Next month Ohio will choose a new governor, either Democrat Richard Cordray or Republican Mike DeWine. The candidates can point to some big differences on big issues, and they’re locked in a close race. The election, says Kyle Kondik, author of a book on Ohio politics, “seems like a true toss-up.” But here’s the thing: Ohio’s core problems loom larger than any one office or election. No matter who moves into the governor’s mansion, he and his administration need to be ready to think really, really big—because right now statewide trends are really, really bad.
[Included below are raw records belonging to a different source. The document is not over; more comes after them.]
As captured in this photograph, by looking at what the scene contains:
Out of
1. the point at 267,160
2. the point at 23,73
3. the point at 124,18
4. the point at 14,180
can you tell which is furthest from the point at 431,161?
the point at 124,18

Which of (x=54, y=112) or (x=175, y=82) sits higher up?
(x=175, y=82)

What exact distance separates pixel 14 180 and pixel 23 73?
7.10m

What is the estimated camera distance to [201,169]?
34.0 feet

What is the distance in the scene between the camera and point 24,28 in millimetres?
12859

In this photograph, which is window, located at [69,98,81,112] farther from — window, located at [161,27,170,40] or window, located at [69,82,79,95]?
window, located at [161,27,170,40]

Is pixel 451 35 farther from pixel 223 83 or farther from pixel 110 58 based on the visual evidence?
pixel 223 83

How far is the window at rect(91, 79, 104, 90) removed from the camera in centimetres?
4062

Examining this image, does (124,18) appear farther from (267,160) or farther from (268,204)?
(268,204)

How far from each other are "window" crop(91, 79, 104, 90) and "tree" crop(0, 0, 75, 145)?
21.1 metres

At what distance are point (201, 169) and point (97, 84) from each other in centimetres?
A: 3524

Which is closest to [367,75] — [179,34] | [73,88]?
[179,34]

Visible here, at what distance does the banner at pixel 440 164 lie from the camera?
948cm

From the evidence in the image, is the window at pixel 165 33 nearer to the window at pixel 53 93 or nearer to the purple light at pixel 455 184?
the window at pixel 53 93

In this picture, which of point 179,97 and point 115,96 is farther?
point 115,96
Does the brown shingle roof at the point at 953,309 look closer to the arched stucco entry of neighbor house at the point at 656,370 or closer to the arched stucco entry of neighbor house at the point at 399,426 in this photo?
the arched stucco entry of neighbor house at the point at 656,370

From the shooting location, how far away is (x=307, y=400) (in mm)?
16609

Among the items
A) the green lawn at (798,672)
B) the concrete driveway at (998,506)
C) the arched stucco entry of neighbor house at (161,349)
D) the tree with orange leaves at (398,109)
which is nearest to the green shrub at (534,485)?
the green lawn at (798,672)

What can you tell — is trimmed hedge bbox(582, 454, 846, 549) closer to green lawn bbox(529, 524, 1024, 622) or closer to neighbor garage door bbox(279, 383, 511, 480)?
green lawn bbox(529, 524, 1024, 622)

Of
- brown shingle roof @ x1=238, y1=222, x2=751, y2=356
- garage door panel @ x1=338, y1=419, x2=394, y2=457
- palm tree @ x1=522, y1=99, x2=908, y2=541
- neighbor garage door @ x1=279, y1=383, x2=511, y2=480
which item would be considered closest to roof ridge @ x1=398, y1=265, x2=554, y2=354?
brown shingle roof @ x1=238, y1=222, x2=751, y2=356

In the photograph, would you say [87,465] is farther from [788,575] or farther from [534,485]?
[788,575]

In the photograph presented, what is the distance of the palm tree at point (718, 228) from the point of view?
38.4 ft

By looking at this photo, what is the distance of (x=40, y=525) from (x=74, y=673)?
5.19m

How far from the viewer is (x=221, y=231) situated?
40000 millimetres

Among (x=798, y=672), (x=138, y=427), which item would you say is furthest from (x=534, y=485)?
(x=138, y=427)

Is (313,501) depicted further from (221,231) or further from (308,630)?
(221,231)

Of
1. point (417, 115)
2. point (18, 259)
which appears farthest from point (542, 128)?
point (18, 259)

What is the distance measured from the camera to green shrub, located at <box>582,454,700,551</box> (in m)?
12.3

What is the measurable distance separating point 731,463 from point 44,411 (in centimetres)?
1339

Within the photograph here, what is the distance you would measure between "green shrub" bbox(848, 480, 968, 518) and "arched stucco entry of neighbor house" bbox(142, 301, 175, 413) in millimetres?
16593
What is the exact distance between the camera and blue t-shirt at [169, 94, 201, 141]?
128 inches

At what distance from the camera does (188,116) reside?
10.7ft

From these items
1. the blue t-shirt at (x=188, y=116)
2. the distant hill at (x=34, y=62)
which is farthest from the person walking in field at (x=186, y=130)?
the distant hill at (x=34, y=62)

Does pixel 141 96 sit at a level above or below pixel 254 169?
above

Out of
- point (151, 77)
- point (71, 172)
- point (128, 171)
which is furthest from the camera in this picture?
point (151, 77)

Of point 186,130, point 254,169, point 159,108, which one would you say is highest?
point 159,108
Ohio has a proud history, pumping out eight presidents and solidifying its role as the one state that sums up the variety and vitality of American life. When Kondik needed a title for his Ohio book, he chose The Bellwether.
Still, Buckeyes are likely feeling less pride with each passing year. From 2000 to 2016, Ohio’s median household income plummeted, from 19th best down to 35th. Since the recession ended in 2009, Ohio has lagged behind the rest of the country in creating new jobs—and the jobs it has created haven’t paid as well. “The Buckeye State,” writes Noah Smith, a columnist at Bloomberg, is “suffering a long, grinding slide into the lower ranks of U.S. states.”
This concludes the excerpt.